Sally tauchte abermals unter. “Drück den großen grünen Knopf”, befahl Skipper. “Unter den Videomonitoren.”. Ich drückte ihn und zwei fußballgroße Schalen an Kabeln kamen aus den Seiten des Bootes. „Gegenmaßnahmen“, schrie Skipper. „Stell dir einfach vor, Sally verwendet eine Art Bio-Sonar. Die Schalen senden eine falsche Sonarreflexion unseres Bootes aus. Hoffentlich verwirrt es sie.“ Ich fragte ihn, was der rote Button daneben bedeutet. „Unterwasserbomben“, sagte er fachmännisch.
Wir schlugen unseren Weg nach Süden in einer Bugwelle aus kaltem Seewasser ein. Zeitweise konnte ich das Dorf durch den zerrissenen Nebel und das aufhellende Tageslicht sehen. Ich senkte meine Schultern und sah zurück. Kein Zeichen von Sally.
Nach dem Andocken nahmen sich Skipper und ich einen Moment Zeit, um unsere Erfahrungen Revue passieren zu lassen. „Nun, das war interessant“, sagte Skipper schließlich.

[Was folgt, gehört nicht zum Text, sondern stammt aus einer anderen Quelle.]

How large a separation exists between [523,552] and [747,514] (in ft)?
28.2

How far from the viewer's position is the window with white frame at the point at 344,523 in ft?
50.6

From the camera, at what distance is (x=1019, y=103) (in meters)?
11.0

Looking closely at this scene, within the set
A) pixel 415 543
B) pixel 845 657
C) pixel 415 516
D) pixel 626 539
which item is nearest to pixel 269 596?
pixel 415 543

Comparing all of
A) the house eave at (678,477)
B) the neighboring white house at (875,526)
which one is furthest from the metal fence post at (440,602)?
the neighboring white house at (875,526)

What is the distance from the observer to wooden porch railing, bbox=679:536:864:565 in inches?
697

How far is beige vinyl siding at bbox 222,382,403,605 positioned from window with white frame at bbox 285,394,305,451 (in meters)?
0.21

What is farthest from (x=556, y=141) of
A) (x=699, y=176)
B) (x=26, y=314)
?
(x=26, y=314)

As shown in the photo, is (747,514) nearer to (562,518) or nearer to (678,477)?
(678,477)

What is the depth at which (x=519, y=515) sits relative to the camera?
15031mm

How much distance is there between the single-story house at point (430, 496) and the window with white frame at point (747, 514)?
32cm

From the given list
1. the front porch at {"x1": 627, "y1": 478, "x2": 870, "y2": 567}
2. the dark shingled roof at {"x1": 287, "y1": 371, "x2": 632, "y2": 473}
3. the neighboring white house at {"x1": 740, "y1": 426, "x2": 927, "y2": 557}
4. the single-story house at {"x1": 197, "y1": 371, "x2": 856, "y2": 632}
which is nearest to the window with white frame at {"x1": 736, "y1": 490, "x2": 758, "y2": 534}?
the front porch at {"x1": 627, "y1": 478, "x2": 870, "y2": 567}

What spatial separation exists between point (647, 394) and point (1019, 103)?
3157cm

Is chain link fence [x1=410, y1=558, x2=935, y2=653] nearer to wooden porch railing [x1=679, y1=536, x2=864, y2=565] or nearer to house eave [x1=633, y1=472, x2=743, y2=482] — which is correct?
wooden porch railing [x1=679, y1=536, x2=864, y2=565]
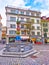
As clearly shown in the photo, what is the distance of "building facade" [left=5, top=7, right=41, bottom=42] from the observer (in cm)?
4416

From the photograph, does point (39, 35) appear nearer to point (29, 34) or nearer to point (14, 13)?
point (29, 34)

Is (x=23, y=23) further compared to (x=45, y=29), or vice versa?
(x=45, y=29)

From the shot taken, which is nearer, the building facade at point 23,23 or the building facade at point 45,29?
the building facade at point 23,23

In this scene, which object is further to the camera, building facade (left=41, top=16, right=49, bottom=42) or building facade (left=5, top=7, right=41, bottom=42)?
building facade (left=41, top=16, right=49, bottom=42)

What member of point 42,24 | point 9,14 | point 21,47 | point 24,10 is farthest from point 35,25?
point 21,47

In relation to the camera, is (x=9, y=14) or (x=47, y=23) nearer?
(x=9, y=14)

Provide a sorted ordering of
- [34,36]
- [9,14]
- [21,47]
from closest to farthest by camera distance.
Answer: [21,47]
[9,14]
[34,36]

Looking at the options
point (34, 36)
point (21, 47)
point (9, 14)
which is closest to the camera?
point (21, 47)

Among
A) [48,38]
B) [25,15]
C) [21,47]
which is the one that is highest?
[25,15]

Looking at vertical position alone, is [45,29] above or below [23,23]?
below

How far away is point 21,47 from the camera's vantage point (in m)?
14.9

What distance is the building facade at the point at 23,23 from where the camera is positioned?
44159 millimetres

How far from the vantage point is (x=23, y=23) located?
46.1 m

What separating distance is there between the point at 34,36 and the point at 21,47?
32.5m
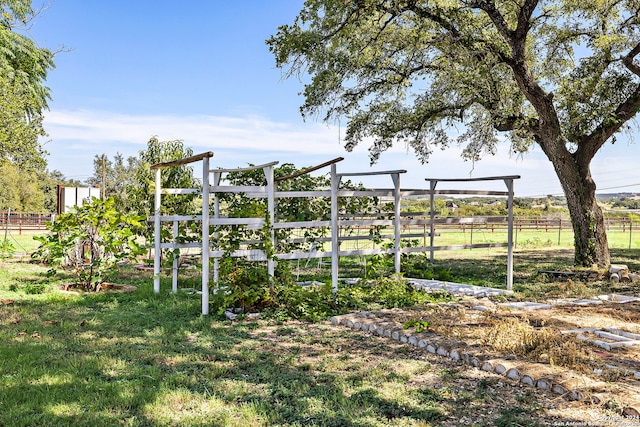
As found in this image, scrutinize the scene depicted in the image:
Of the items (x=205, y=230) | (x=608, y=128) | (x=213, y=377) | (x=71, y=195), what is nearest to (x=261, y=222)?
(x=205, y=230)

Und dann zog er eine Grimasse. „Sie wurde in ein wahres Monster verwandelt. Wir können sie nicht retten. Sie muss besiegt werden.” Ich sah über den See und fühlte eine schmerzliche Betrübnis. Diese einst wunderschöne Gegend verwandelte sich langsam in einen Alptraum. Skipper sagte mir, dass er hierbleiben und die Situation beobachten werde. Ich nickte, meine Augen auf den See verweilend; Ich hoffte, Sally würde den Frieden finden, den sie so verdiente.